仕方ない。私だって目の前でこんなことが起こったら、動けないと思うから。
「どういう、ことです・・・っ」
焦燥感が滲み出る声に現実が戻ってきて、恐怖が増す。彼が、焦って戸惑っている。彼にも、どうしたらいいか分からないということなんだと、私は理解してしまった。
そして、ほんの少し立ち向かう気持ちが殺がれた瞬間を狙っていたかのように、何かが私の腕をつるりと滑らせた。
彼の首にしがみついていたはずの腕が離れて、体が急に宙へと吸い込まれそうになる。
終わった、と思った刹那、がくん、という衝撃と一緒に彼の両手が、私の両手を捕まえてくれた。ほっと息を吐いて、私もぎゅっとその両手を握る。

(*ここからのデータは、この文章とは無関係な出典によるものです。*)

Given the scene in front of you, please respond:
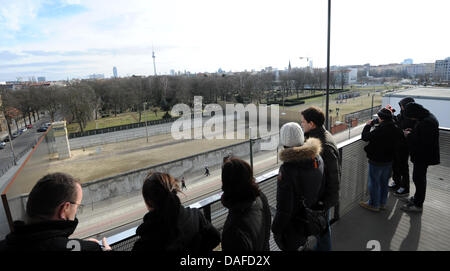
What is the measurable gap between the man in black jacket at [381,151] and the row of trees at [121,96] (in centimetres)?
3569

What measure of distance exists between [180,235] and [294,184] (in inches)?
32.8

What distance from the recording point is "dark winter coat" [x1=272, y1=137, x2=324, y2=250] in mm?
1657

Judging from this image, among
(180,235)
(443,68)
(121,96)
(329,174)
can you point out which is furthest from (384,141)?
(443,68)

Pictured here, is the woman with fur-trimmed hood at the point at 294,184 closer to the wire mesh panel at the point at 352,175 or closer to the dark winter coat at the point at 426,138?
the wire mesh panel at the point at 352,175

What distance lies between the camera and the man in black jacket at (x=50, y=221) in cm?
100

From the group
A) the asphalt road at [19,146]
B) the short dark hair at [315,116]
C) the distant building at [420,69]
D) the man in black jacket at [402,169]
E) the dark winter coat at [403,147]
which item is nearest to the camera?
the short dark hair at [315,116]

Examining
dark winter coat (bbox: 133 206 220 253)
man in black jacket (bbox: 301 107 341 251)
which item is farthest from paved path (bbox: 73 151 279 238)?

・・・よく考えたら、こんなに必死になったこと、あったかな。
おかしなことを考えながらも、私はその両手を離すまいと力を込めた。
「ジェイドさん・・・っ」
でも、すぐに分かった。
1人の人間の力が、世界を超える力に敵うわけ、ないんだ。
このままじゃ、ジェイドさんまで巻き込んでしまう。
だから、と私は言葉を紡いだ。こんなに大事に言葉を口にしたこと、きっと今までなかった。
「あのね・・・好き、大好き」
「つばき・・・?!」
これが、別れを惜しむ時間を稼いでいるに過ぎないと分かってる。だから、大事なことだけを大事に言おう。
「ジェイドさんが好きなの、でも、ごめんなさい・・・」
「何言って・・・」
最後に見る表情が、初めて見るカオだなんて可笑しいな。
何かが一周して頬が緩んでしまった私は、何かを催促するように背中を這うぞくぞくした感じに諦めを抱く。

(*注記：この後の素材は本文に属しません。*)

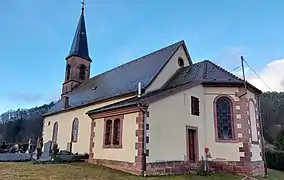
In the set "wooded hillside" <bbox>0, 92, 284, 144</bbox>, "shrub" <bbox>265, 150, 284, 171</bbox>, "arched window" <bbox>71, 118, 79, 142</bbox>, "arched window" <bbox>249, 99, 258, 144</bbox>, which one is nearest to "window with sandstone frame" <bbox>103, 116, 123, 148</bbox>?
"arched window" <bbox>71, 118, 79, 142</bbox>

その瞬間、私を引き上げる力が強くなって、片手が離れた。離れてしまったら、見えない壁に阻まれているかのように、自分の体が言うことをきかなくなる。もう、あの手に私の手は届かないと分かった。
・・・ああ、何て言えばいいのかな。何て言えば伝わるんだろう。
空色の瞳が歪んでいくのを見て、その時の私は結局、何も言えなかった。